Destituída da indispensável referência a Aristóteles, a cultura filosófica do século XIX não defendeu convenientemente o iluminismo e não garantiu, portanto, os fundamentos intelectuais do liberalismo económico, político e religioso. Em vez da doutrina aristotélica dominava a dialéctica jornalística, e, por insubordinação da política à filosofia, necessariamente haveria de surgir o descrédito ideológico do regime da «Carta Constitucional». Cerca de 1870 começam a gozar os favores da opinião pública todos quantos escrevem na intenção de defender teses contrárias à nossa autonomia cultural e à nossa independência política. Recai o descrédito sobre a intenção patriótica dos artistas do romantismo e dos políticos do liberalismo.
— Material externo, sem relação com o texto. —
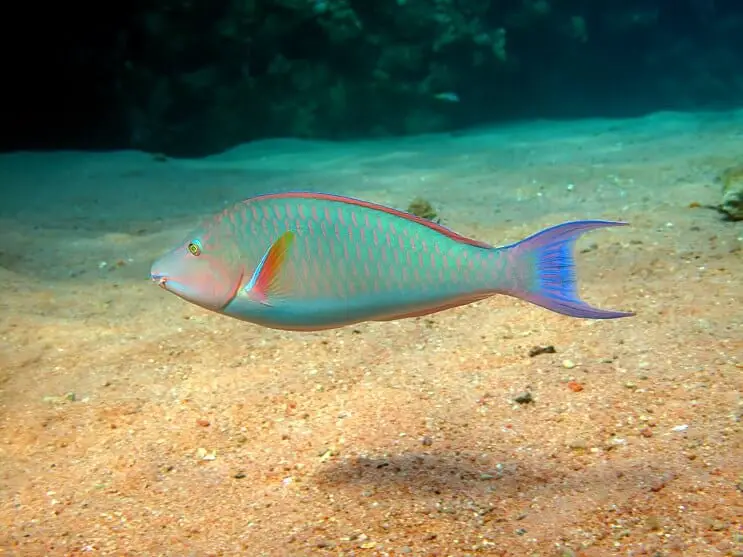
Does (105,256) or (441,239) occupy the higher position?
(441,239)

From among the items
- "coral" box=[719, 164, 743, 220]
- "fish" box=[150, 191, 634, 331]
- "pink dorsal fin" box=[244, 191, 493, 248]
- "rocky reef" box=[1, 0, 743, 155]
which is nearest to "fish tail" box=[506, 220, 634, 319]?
"fish" box=[150, 191, 634, 331]

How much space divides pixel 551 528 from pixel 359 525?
0.67 metres

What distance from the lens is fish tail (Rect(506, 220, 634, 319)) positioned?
6.46ft

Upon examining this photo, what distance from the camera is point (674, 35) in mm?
24312

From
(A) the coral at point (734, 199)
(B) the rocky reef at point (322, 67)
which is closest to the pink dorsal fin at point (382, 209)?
(A) the coral at point (734, 199)

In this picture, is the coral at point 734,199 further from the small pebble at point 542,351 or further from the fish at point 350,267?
the fish at point 350,267

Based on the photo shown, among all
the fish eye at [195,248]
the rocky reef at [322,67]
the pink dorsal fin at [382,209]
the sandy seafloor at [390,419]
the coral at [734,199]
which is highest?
the rocky reef at [322,67]

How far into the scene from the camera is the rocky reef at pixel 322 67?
43.7 ft

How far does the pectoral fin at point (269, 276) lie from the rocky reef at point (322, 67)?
12757 millimetres

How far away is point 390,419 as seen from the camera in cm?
288

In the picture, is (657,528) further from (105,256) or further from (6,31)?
(6,31)

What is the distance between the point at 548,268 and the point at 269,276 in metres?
0.93

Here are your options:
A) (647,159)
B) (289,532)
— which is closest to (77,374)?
(289,532)

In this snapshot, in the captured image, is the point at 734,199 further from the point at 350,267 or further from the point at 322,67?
the point at 322,67
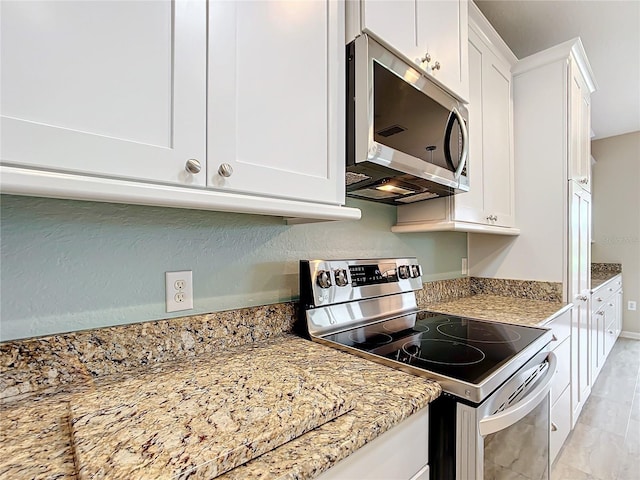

Cobrem-se de ridículo os ideais culturais da Idade Média, na intenção de revogar as tradições que caracterizam o espírito nacional. Oliveira Martins no Portugal Contemporâneo completa a acção destruidora das Farpas escritas por Eça de Queirós e Ramalho Ortigão. Facilita-se, assim, o caminho dos positivistas que, já devidamente agrupados, se dedicam à missão especial de anunciar o advento do Estado positivo, e, mais ainda, de «preparar o povo para a República». O positivismo trazia consigo o antídoto do liberalismo: a promessa de libertar os homens da obrigação de pensar, isto é, da difícil escolha entre as várias opiniões. Em vez da opinião livre, dominaria a ciência necessária (ob. cit., pp. 244-252).




Notas:

(11) João de Castro Osório, Ínclita Geração, Lisboa, 1945.

(12) Teófilo Braga, História da Literatura Portuguesa, Idade Média, Porto, 1909.

(13) Estudos de Alberto Pimentel, Agostinho da Silva e Jaime Cortesão.

(14) José Sebastião da Silva Dias, Portugal e a Cultura Europeia, Coimbra, 1953.

(15) S. Paulo, Epístola aos Hebreus, XI, 1, «A fé é o fundamento das coisas que se esperam, e uma demonstração das coisas que se não vêem».

(16) Mgr. Bernard Bartmann, Précis de Theologie Dogmatique, traduction de l'allemand par l«abbé Marcel Gautier, Moulhouse, 1947-51, tome I, parág. 12, «Le Progrès Dogmatique», p. 78.

(17) Luís Arnaldich, A Origem do Mundo e do Homem, tradução de José Ervedosa, Lisboa, 1958.

(18) Edgar Hocedez, S. J., Histoire de la Théologie au XIXème Siècle, Paris, 1947-1952.

(19) Luís Cabral de Moncada, Estudos Filosóficos e Históricos, Coimbra, 1958.